» **Reading text**
NEW YORK — Enhanced counseling can help women at high risk of breast or ovarian cancer make better use of the information they receive from genetic testing for BRCA1 and BRCA2 mutations, according to a study presented in poster form at a cancer symposium sponsored by New York University.
The few studies that have examined the effects of genetic testing on decision making have found that a significant proportion of eligible women don't take any action after learning their genetic status, according to Suzanne Miller, Ph.D., of Fox Chase Cancer Center in Philadelphia, and her associates.
The investigators randomized approximately half of the study's 80 women who were at high risk for ovarian cancer based on family history to receive “enhanced counseling” before genetic testing.
This process was aimed at helping the women “prelive” how they might respond to their test results.
“We wanted to help women anticipate how they would react, so they would be prepared for it,” Dr. Miller, the study's lead investigator, said during an interview.
Six months later, 68% of the women in the intervention group had sought prophylactic oophorectomy information, and 28% had undergone the surgery. In the control group, which had received standard counseling along with information about improving their general health, 26% had sought information on oophorectomy and 6% had had the surgery.
“The women in the intervention arm were in a position to take action when they got their results,” Dr. Miller said. “This indicates that enhanced counseling can play an important role in decision-making after BRCA1 and2 testing.”
The symposium was also sponsored by the Lynne Cohen Foundation for Ovarian Cancer Research.

» **Apply what you read**
a) According to the article on enhanced counseling before BRCA testing, what percentage of the women in the intervention group had undergone surgery six months later?
b) Summarize the article on enhanced counseling before BRCA testing in two sentences.

» **Records shown**
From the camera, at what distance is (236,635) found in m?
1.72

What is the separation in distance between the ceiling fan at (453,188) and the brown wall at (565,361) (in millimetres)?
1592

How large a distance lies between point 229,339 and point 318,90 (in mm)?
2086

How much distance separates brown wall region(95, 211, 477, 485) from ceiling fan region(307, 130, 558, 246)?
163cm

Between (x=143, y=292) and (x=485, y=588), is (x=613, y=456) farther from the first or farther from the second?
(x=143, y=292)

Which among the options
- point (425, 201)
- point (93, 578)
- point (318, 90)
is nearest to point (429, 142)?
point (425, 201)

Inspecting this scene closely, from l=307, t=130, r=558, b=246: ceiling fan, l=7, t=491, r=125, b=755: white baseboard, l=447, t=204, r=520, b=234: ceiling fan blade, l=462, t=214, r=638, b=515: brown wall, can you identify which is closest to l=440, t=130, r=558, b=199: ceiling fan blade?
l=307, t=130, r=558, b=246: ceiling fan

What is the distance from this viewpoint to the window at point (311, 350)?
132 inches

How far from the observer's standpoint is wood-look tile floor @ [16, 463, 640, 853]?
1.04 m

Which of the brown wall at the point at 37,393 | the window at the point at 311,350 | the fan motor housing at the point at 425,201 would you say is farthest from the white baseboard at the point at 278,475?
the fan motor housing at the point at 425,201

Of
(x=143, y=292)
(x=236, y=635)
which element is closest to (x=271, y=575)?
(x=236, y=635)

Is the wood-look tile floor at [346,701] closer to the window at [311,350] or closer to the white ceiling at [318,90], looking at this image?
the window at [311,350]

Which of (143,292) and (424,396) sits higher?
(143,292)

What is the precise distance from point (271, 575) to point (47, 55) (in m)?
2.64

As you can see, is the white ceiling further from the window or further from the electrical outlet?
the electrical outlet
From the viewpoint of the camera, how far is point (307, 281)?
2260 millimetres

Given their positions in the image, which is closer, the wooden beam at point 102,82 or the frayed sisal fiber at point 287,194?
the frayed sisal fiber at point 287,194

» **Solutions to the problems**
a) 28% of the women in the intervention group had undergone prophylactic oophorectomy.

b) A study presented at a New York University cancer symposium randomized about half of 80 women at high risk for ovarian cancer to receive enhanced counseling, which helped them anticipate their reactions before genetic testing for BRCA1 and BRCA2 mutations. Six months later, 68% of that group had sought prophylactic oophorectomy information and 28% had undergone the surgery, compared with 26% and 6% in the control group, suggesting that enhanced counseling can play an important role in decision-making after testing.